» TEXT SEGMENT:
──────────────────────────────

We know that young adults remain the age group most at risk of sexually transmitted infections (STIs) in England. Public Health England’s latest national data show that, in 2013, 15-24 year olds experienced around two thirds of all chlamydia cases and over half of all gonorrhoea cases diagnosed among heterosexuals in genitourinary medicine clinics.
The picture for under-18 conceptions is more encouraging, where continued investment and dedication over the last decade has paid real dividends. England rates are now at their lowest level for ten years. That said, the national rate remains higher than other Western European countries and we need to find ways to both sustain the significant reductions we’ve made and accelerate progress.
Evidence and lessons from local areas shows us young people need easy access to young people-centred contraceptive and sexual health services, and comprehensive sex and relationship education in and out of school. Progress needs to be everybody’s business with strong local leadership and all practitioners and services in touch with young people supporting them to make informed choices.
In this spirit, we are pleased to publish two documents focused on these goals this week. Firstly, the National Chlamydia Screening Programme (NCSP) has published a new report, “Components of chlamydia screening & the impact of screening on behaviour.”

──────────────────────────────

» TASKS FOR THIS EXERCISE:
1. Quote the part of the sexual health text that opens with the words containing "The picture for" and closes with "make informed choices.".
2. List every organization, program, and report that the sexual health text mentions by name.
3. In the sexual health text, what share of chlamydia cases diagnosed among heterosexuals in genitourinary medicine clinics in 2013 did 15-24 year olds experience?

──────────────────────────────

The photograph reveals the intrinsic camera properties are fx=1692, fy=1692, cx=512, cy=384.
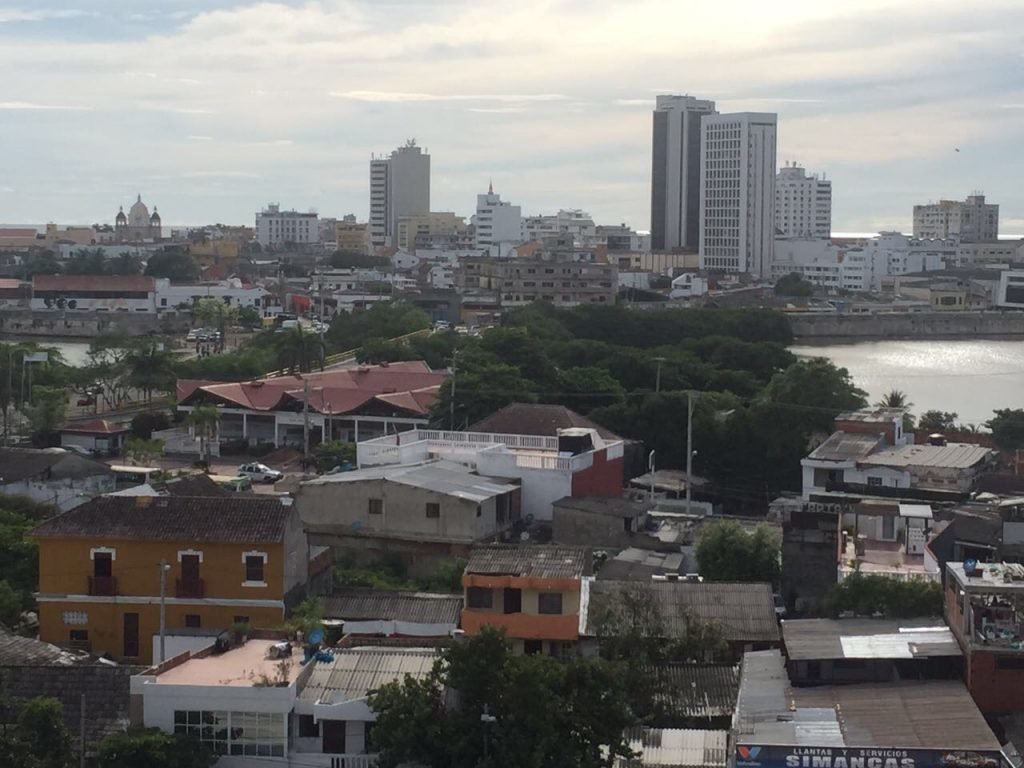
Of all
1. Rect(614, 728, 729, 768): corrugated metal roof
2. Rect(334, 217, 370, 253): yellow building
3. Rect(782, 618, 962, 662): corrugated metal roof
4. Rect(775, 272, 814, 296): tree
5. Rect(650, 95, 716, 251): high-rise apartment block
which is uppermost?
Rect(650, 95, 716, 251): high-rise apartment block

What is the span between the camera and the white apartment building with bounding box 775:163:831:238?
66125mm

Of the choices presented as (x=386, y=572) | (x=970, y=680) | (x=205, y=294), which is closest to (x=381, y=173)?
(x=205, y=294)

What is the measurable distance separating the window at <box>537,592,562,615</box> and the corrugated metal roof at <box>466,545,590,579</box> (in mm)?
76

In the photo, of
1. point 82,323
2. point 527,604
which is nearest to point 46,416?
point 527,604

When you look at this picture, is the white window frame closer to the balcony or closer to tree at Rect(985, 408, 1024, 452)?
the balcony

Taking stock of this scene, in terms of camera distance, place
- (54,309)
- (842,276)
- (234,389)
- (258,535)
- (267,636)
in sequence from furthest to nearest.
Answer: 1. (842,276)
2. (54,309)
3. (234,389)
4. (258,535)
5. (267,636)

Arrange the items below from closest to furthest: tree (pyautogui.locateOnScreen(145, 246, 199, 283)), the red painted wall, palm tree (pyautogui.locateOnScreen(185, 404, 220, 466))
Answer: the red painted wall → palm tree (pyautogui.locateOnScreen(185, 404, 220, 466)) → tree (pyautogui.locateOnScreen(145, 246, 199, 283))

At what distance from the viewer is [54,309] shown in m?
35.1

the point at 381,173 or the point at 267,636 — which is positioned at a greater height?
the point at 381,173

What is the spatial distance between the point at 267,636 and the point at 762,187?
4672 centimetres

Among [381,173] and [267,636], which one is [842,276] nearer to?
[381,173]

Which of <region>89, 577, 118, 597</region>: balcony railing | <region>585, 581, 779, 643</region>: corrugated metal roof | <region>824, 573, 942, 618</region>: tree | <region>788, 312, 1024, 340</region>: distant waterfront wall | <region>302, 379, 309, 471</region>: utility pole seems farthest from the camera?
<region>788, 312, 1024, 340</region>: distant waterfront wall

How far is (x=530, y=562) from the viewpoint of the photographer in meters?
7.42

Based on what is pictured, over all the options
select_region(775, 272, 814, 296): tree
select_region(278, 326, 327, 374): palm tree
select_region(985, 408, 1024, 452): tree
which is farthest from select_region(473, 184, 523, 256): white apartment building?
select_region(985, 408, 1024, 452): tree
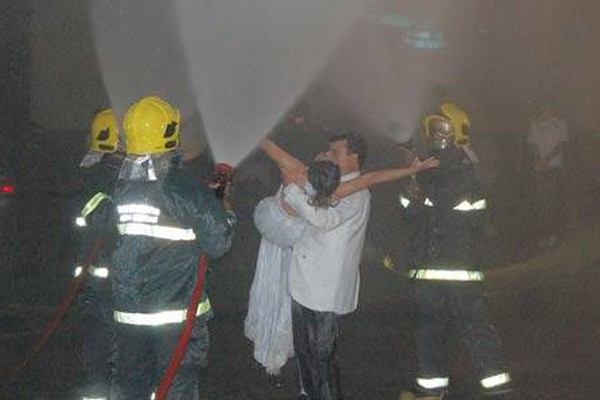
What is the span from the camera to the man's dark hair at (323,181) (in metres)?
4.97

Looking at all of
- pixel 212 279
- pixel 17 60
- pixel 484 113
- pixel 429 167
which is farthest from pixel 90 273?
pixel 484 113

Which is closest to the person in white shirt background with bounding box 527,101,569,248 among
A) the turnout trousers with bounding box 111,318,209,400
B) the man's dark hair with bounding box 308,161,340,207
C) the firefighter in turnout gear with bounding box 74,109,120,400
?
the man's dark hair with bounding box 308,161,340,207

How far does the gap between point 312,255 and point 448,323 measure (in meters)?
0.96

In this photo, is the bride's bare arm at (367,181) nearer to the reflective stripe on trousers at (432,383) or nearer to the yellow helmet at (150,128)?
the yellow helmet at (150,128)

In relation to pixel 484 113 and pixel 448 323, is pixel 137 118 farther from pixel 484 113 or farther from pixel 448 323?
pixel 484 113

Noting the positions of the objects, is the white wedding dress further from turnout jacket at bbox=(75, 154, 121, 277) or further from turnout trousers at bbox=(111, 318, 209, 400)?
turnout trousers at bbox=(111, 318, 209, 400)

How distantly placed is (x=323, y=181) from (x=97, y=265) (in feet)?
3.66

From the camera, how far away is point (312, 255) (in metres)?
5.20

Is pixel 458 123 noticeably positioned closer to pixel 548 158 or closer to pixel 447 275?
pixel 447 275

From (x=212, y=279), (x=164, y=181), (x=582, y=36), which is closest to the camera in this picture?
(x=164, y=181)

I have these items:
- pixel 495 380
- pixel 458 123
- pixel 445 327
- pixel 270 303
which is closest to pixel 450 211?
pixel 458 123

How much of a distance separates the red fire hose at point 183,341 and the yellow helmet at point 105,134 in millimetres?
1047

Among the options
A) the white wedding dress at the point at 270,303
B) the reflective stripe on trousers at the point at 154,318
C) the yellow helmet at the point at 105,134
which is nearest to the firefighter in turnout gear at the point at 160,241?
the reflective stripe on trousers at the point at 154,318

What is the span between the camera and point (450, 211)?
5.59m
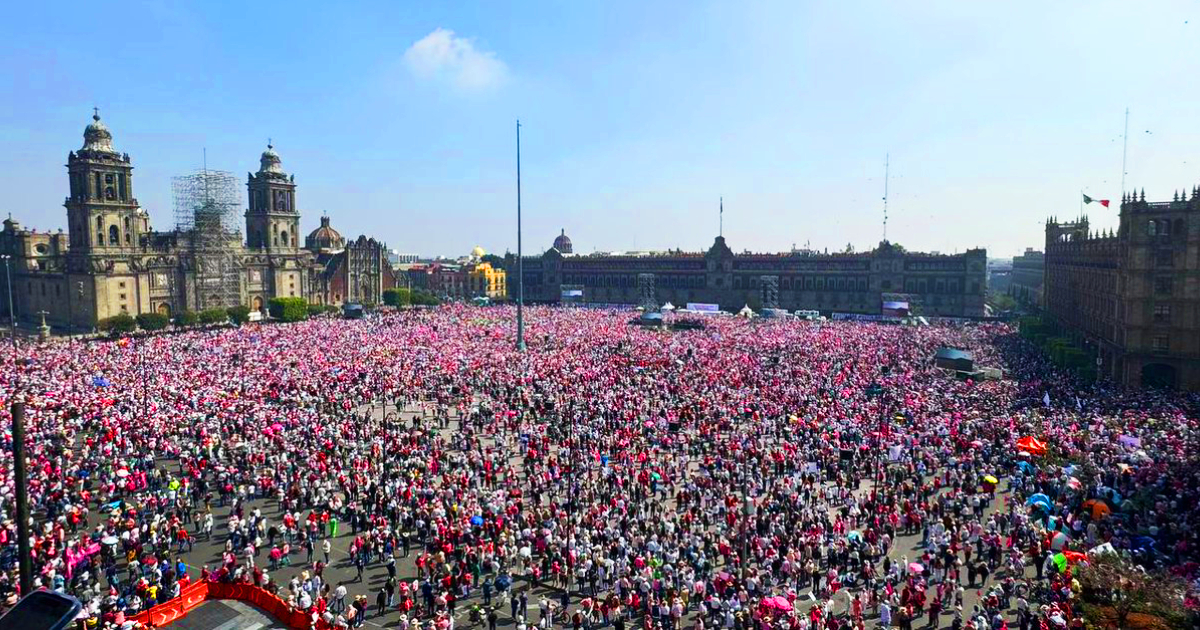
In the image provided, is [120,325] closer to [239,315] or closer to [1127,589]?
[239,315]

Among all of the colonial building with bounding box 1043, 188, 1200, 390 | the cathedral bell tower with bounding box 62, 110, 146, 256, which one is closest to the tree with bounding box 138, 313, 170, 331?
the cathedral bell tower with bounding box 62, 110, 146, 256

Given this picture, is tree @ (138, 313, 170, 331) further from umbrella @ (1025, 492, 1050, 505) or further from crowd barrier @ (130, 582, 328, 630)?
umbrella @ (1025, 492, 1050, 505)

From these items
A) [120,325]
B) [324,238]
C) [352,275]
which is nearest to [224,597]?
[120,325]

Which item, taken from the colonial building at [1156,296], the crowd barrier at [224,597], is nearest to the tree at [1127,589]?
the crowd barrier at [224,597]

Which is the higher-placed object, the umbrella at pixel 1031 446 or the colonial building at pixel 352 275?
the colonial building at pixel 352 275

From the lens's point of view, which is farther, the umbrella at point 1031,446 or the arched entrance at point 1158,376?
the arched entrance at point 1158,376

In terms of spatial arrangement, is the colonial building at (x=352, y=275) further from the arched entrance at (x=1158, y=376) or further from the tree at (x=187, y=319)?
the arched entrance at (x=1158, y=376)

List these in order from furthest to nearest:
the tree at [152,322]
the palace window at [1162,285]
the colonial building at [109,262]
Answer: the colonial building at [109,262], the tree at [152,322], the palace window at [1162,285]
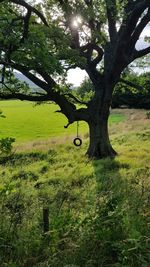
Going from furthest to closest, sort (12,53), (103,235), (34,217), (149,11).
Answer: (149,11)
(12,53)
(34,217)
(103,235)

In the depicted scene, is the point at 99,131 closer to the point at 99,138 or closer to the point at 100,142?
the point at 99,138

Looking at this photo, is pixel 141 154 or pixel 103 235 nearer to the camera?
pixel 103 235

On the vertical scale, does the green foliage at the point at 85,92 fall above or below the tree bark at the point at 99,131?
above

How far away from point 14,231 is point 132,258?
209cm

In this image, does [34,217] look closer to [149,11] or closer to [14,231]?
[14,231]

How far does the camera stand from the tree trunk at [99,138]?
84.0 ft

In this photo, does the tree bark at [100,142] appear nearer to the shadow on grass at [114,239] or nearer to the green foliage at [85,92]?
the green foliage at [85,92]

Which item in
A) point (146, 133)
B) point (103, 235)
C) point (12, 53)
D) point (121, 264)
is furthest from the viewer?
point (146, 133)

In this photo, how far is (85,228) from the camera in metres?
6.61

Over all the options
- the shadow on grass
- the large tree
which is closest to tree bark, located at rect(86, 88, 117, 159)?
the large tree

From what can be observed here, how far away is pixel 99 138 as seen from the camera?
25.8 metres

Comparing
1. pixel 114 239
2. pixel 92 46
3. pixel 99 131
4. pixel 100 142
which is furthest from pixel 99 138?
pixel 114 239

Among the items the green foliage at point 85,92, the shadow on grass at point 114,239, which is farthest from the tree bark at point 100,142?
the shadow on grass at point 114,239

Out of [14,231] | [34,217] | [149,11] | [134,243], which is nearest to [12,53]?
[34,217]
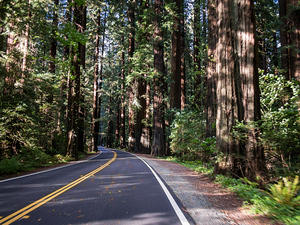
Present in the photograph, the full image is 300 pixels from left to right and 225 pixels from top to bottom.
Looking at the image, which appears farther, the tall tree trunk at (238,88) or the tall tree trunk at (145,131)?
the tall tree trunk at (145,131)

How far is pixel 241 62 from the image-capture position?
866cm

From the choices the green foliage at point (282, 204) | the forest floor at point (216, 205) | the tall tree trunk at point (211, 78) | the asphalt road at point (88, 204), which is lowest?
the forest floor at point (216, 205)

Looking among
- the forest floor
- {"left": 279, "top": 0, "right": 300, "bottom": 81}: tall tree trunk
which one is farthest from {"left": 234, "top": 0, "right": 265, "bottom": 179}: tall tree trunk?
{"left": 279, "top": 0, "right": 300, "bottom": 81}: tall tree trunk

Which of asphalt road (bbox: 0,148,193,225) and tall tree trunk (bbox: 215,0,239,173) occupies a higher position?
tall tree trunk (bbox: 215,0,239,173)

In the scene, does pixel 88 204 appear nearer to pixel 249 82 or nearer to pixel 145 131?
pixel 249 82

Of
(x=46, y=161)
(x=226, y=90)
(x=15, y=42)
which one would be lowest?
(x=46, y=161)

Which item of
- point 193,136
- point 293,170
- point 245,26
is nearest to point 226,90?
point 245,26

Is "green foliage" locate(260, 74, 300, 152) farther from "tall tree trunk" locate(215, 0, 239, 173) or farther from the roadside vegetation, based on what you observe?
"tall tree trunk" locate(215, 0, 239, 173)

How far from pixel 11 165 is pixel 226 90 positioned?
9.93 metres

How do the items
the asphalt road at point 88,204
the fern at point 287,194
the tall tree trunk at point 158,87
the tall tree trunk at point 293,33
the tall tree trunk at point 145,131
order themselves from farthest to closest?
the tall tree trunk at point 145,131, the tall tree trunk at point 158,87, the tall tree trunk at point 293,33, the fern at point 287,194, the asphalt road at point 88,204

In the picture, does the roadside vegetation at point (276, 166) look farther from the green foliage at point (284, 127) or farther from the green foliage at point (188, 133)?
the green foliage at point (188, 133)

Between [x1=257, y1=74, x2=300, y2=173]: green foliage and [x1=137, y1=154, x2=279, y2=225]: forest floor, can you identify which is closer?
[x1=137, y1=154, x2=279, y2=225]: forest floor

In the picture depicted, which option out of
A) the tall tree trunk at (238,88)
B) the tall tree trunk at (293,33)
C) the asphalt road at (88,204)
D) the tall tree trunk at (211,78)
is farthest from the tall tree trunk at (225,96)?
the tall tree trunk at (293,33)

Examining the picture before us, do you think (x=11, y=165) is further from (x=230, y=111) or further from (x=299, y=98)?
(x=299, y=98)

──────────────────────────────

» SOLUTIONS TO THE EXERCISE:
1.
The picture for under-18 conceptions is more encouraging, where continued investment and dedication over the last decade has paid real dividends. England rates are now at their lowest level for ten years. That said, the national rate remains higher than other Western European countries and we need to find ways to both sustain the significant reductions we’ve made and accelerate progress.
Evidence and lessons from local areas shows us young people need easy access to young people-centred contraceptive and sexual health services, and comprehensive sex and relationship education in and out of school. Progress needs to be everybody’s business with strong local leadership and all practitioners and services in touch with young people supporting them to make informed choices.

2.
Public Health England
National Chlamydia Screening Programme (NCSP)
"Components of chlamydia screening & the impact of screening on behaviour"

3. Around two thirds.